August 28, 2005

'Tis the gift to be simplistic

"Refreshingly simplistic," was how a VH1 reviewer described a new CD by some artist whose name I didn't recognize. I couldn't jot it down, since I was wheezing on a treadmill at the time, but a Google search turns up 425 instances of the phrase, with results that are variously comical and bizarre. A Web design company boasts that its work is "stylish and refreshingly simplistic." SunMex Vacations tells vacationers that "most of Mazatlan remains refreshingly simplistic." And an customer review of Nelson Goodman's classic Fact, Fiction, and Forecast says, "The way that Goodman perceives our inductive system is unique and refreshingly simplistic." The press isn't immune, either -- the phrase is rare there, but it turns up in a 1996 article in Billboard and a 1998 article in The Independent.

A familiar sort of malaprop, but there's a bit more going on here.

That analysis of simplistic as merely a fancy synonym for simple seems to be implicit in the word oversimplistic. If you accept Merriam-Webster's definition of simplistic as "oversimple," then oversimplistic would be a pleonasm. Yet the word gets more than 14,000 Google hits and appears in 178 stories in Nexis major newspapers (the earliest cite I've found is from a 1970 story in The New York Times, but this would probably be easy to antedate). In fact Merriam-Webster's gives oversimplistic as a run-in in the entry for the prefix over-, and while the OED doesn't list oversimplistic as a word, the editors actually use it in their definition for nothing-but-ism: "An oversimplistic approach to the explanation of a phenomenon, which excludes complicating factors; reductionism."

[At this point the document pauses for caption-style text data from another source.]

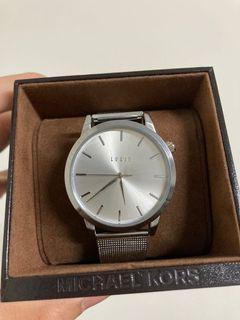 澳洲LUCID 名牌手錶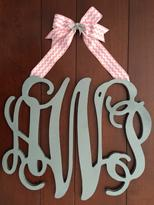 Wood wall or door monograms.  Large wood monogram or initials are great gifts.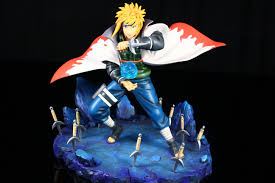 Compilation Naruto Action Figure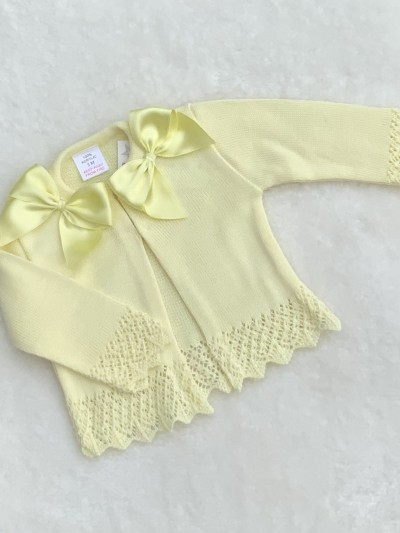 baby girls lemon knitted cardigan with bows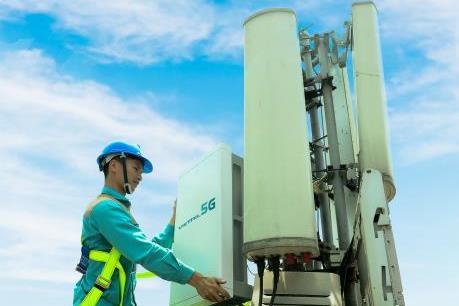 Đầu tư cho 5G  tại Việt Nam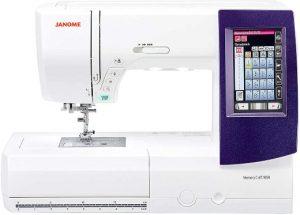 Janome Horizon Memory Craft 9850 Embroidery and Sewing Machine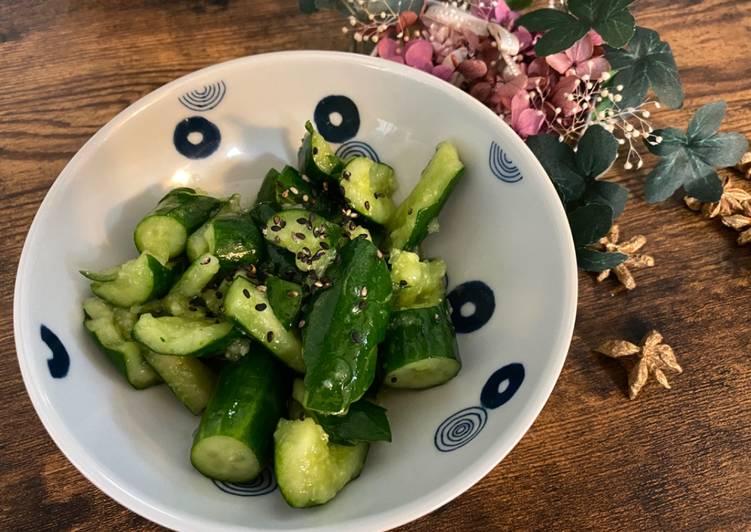 Easiest Way to Prepare Speedy Japanese Pub Menu: Cucumber Pickle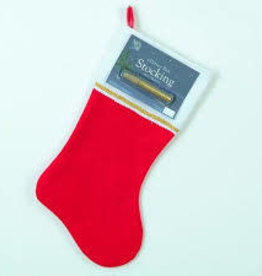 PERSONALIZED GLITTER STOCKING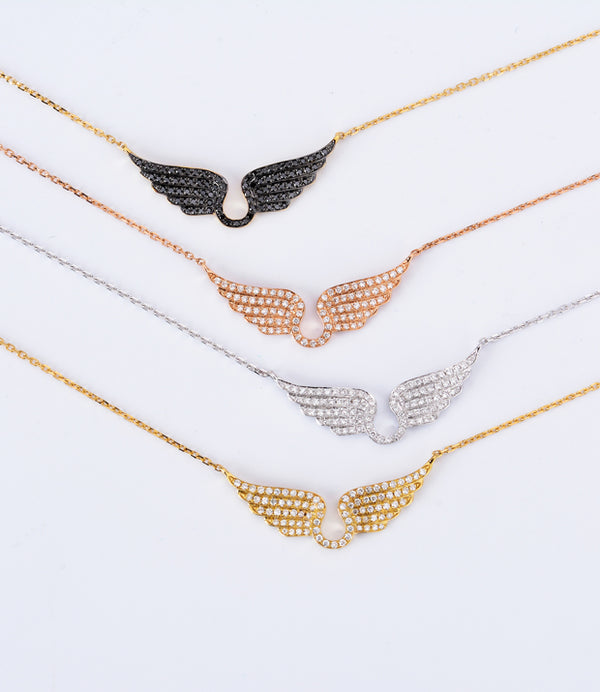 -NEW2018- Diamond Wings Pendant Chain - Hearts & Diamonds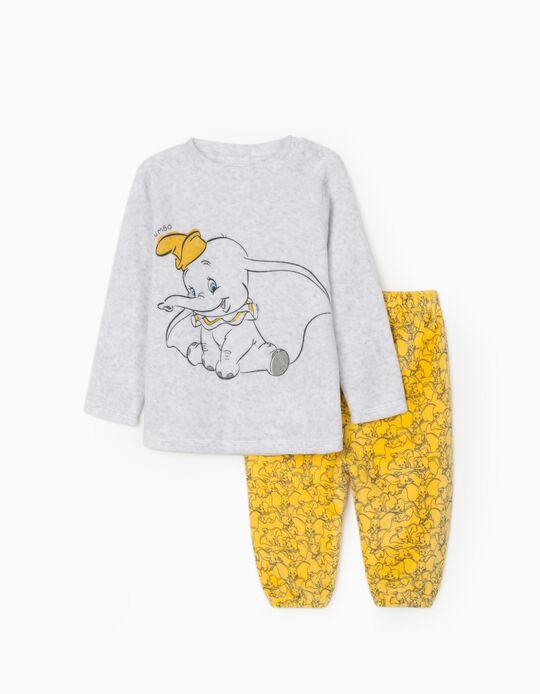 Pyjamas in Velour for Babies 'Dumbo', Grey/Yellow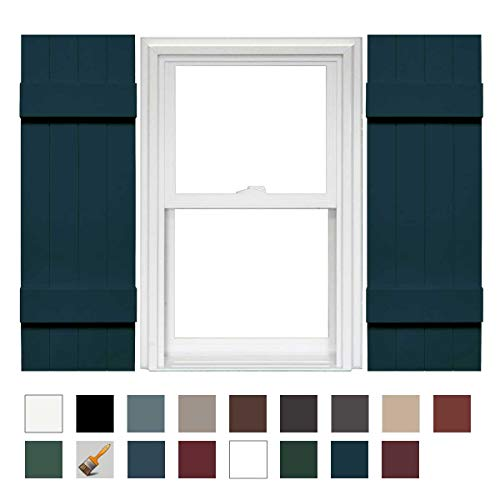 Mid-America Board-N-Batten 14 4 Board Joined Vinyl Standard Shutter - 1 Pair - 14 x 59 166 Midnight Blue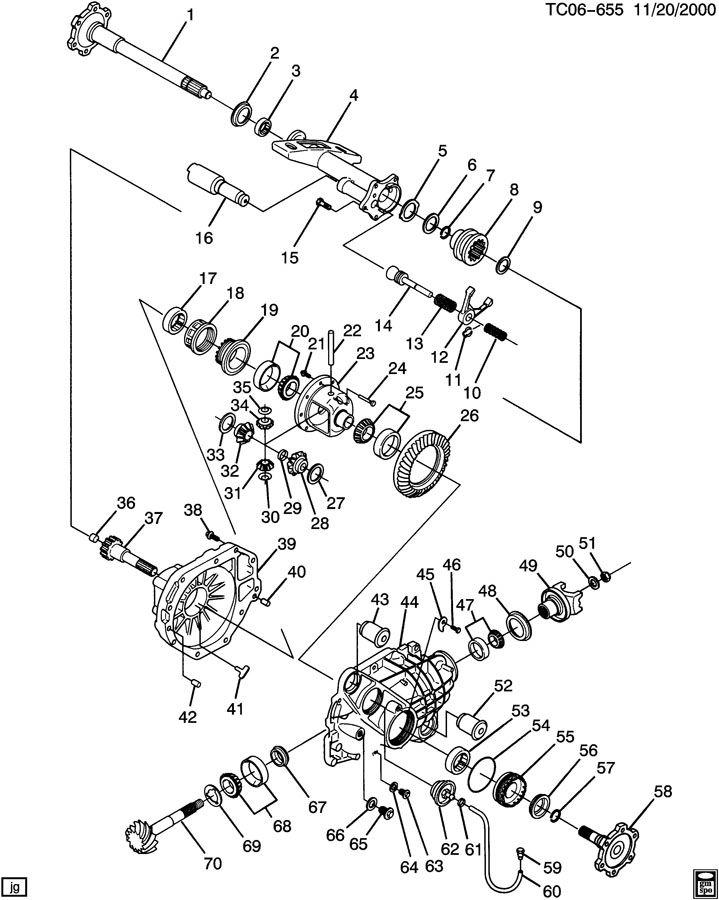 3 1l Engine Diagram For Oldsmobile Crankshaft Position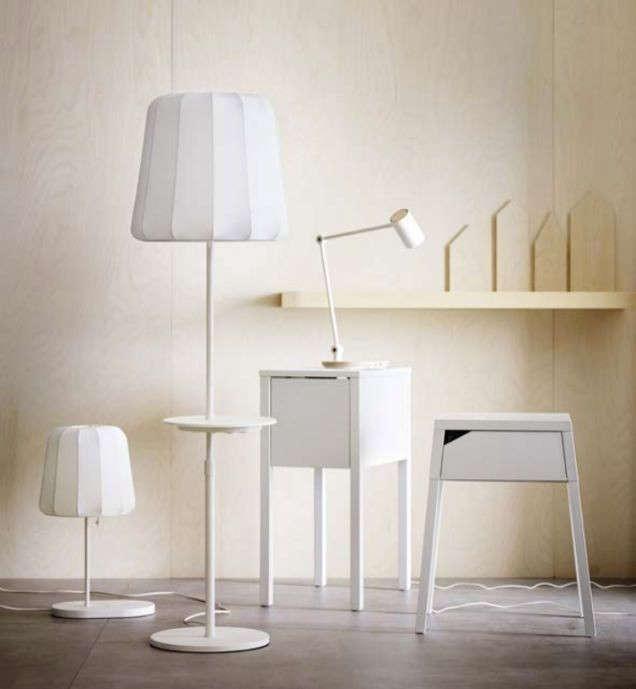 Ikea-wireless-charging-furniture-Remodelista-1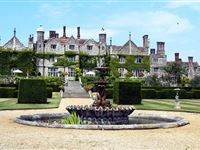 Champneys Spa Day for Two with Treatments and Lunch at Eastwell Manor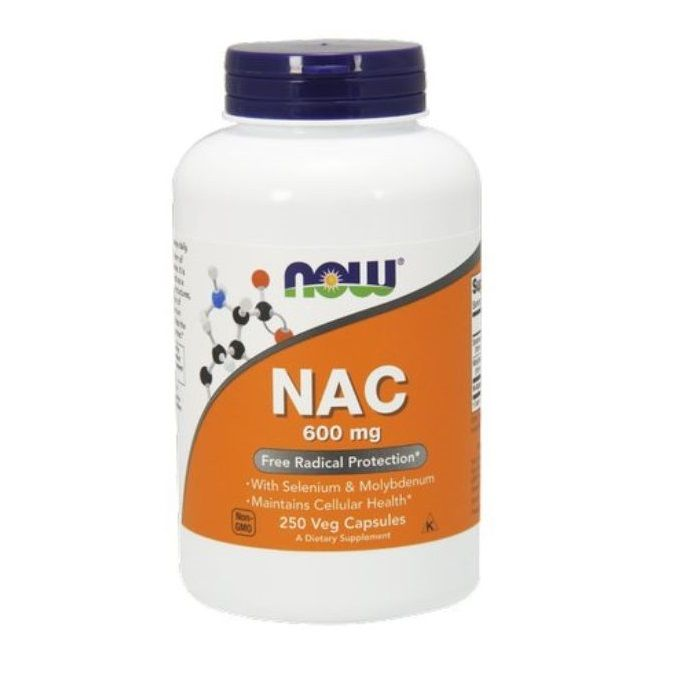 NOW Foods NAC 600mg N-Acetylocysteina 250 kaps.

You could argue, of course, that the over- of oversimplistic is chiefly an intensifier, the way it is in items like overbrutal, overfacile, overfussy, and overhasty, in all of which the root itself carries an implication of excess. But the existence of phrases like "refreshingly simplistic" shows that for some people, at least, simplistic itself has acquired a purely positive meaning. My guess is that this development is helped along by an analogy with simplicity. Someone looking for an adjectival version of "refreshing simplicity" (6290 Google hits) might be drawn to "refreshingly simplistic," particularly given the effective absence of the intermediate forms simplism and simplist that words ending in -istic tend to imply. (The words actually exist, but are rare and recondite.)